## Text
________________________

# Girl in forest



## SuddenLife (Jun 2, 2015)

I wanted to draw a full body shot. And then this kinda happened. 










Close up:


----------



## TerryCurley (Jan 4, 2015)

WOW! fantastic Inge.


----------



## SuddenLife (Jun 2, 2015)

Thank you : D


----------



## chanda95 (Apr 6, 2011)

This is wonderful!!


----------



## SuddenLife (Jun 2, 2015)

Thanks! Glad people like it so much : D


----------



## ARTadmin (Mar 9, 2013)

Wow. :surprise:

I'm looking for words here...

WOW!


----------



## Bushcraftonfire (Apr 22, 2015)

It's OK.. 



Spoiler



Who am I kidding? It's awesome! LOL



Looks kinda like you were attempting a self portrait.. is this the case Inge?


----------



## SuddenLife (Jun 2, 2015)

Thanks guys : D

@Bushcraft; no, not at all, actually. It is true I wear my fringe back like that a lot, for convenience, but that;s about it :')

________________________

## What you need to do
1 – In the thread about the girl-in-forest drawing, what did SuddenLife originally set out to draw?
2 – Continue the thread about the girl-in-forest drawing from its last post.

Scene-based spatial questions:
________________________

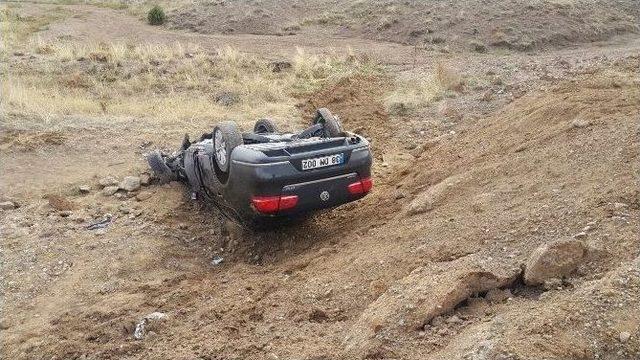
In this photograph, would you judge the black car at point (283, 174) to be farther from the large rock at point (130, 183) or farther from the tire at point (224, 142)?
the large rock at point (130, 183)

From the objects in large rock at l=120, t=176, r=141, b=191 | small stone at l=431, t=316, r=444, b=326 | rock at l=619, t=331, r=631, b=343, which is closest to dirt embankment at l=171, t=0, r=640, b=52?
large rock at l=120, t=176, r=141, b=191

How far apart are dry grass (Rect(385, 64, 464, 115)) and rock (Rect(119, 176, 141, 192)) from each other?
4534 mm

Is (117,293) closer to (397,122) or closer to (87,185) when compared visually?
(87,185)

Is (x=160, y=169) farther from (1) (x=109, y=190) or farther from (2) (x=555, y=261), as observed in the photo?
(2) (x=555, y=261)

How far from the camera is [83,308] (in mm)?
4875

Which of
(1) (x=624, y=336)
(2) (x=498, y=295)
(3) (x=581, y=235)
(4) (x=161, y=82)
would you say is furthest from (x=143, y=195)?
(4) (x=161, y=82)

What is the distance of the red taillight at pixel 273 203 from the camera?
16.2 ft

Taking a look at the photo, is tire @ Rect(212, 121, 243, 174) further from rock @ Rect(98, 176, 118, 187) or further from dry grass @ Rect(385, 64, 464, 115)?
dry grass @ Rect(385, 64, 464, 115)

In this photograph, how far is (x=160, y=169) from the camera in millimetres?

________________________

## Results of the tasks
1 – A full body shot.

2 –
----------



## Melody Jeoulex (Apr 29, 2015)

Is she carrying a gun or a book? and wow, she has better style than I do ~-~


----------



## SuddenLife (Jun 2, 2015)

It was supposed to look like a gun xD I suck at guns and couldn't find proper reference


----------



## Melody Jeoulex (Apr 29, 2015)

oh ok lol. XP but still the picture looks amazing.


----------



## FanKi (Apr 23, 2015)

OH GIRL, IT'S... YEAAAH! <.<

The environment is really well done, it really gives that sensation of being in a forest. Love it :3


----------



## SuddenLife (Jun 2, 2015)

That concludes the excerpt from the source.